PRB - Programming Around Us (Lesson)

Programming Around Us

Introduction

Have you ever stopped and thought about how things work that are around you or why you do what you do each day? Maybe sometimes, but most times you probably take what you do for granted. We all do. It's how life is. We accept what we can do.

Have you ever put a homework paper in a place that the teacher asks you to put it?  Yes, of course. In our online course, we submit completed work in a place the teacher has designated. In a traditional course, you may submit your completed work in a work collection box that the teacher designates.

Have you ever alphabetized? Put items in alphabetical order or in numerical order? Sorted by colors? If so, you are doing something a computer can do once instructed.  

In each of these examples, what you have done is use data.  

  • In the homework paper example, you placed the data (your work) in the teacher's box. To get the data on the paper you had to process the questions, the input, and provide answers.  
  • In the alphabetizing example, you had data, the items that you were to alphabetize, the input, and you processed the letters and put them in order A to Z as requested, the output. 

Going Deeper

Let's use a human analogy.  You would like to teach your dogs, Alpha and Beta, the word sit and have them sit when you ask. So you begin by saying the word sit and pressing the dog's hind quarters down and leaving the front legs erect, repeating the word "sit."

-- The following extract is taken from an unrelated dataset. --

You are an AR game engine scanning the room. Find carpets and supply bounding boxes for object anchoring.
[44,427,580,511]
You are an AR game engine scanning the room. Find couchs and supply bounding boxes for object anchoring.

The computer part of this? You give the instruction sit to your dogs, Alpha and Beta. Alpha and Beta hear the word (input), the brain processes the word, creating the reaction that you have trained for the word, the muscle movement to sit (output).

Working with data, storing and retrieving data, and outputting data in a format requested is essentially what a computer does. The computer programmer works to make the computer understand what is requested.

A computer cannot take things for granted. A computer only knows what it is told to do. And we expect the computer to give us information that we wish to have. In a previous module, we learned that a computer, whether desktop, laptop, cell phone, tablet, or a digital appliance (oven, refrigerator, etc.) handles information for us. The computer that is in the device takes in information from us, then processes the information, then completes a task.   A computer knows how to accomplish the task, but who told the computer? Well, the programmer.

A computer programmer is a person who likes to code. 

What is code?

Code is a series of symbols; letters, numbers, marks, pictures that create a message. Originally code was to be kept secret.  Yes, today there still are secret codes, but code is also a method of writing to create a series of instructions to tell a computer what to do.

So, a computer programmer needs to know how to write in a computer language (which may or may not be the direct language of the computer). There are a variety of computer programming options from high level word-based languages to low-level binary language.  Different programmers know different languages  - each one, part of the process to make the computer understand the directions it is to perform.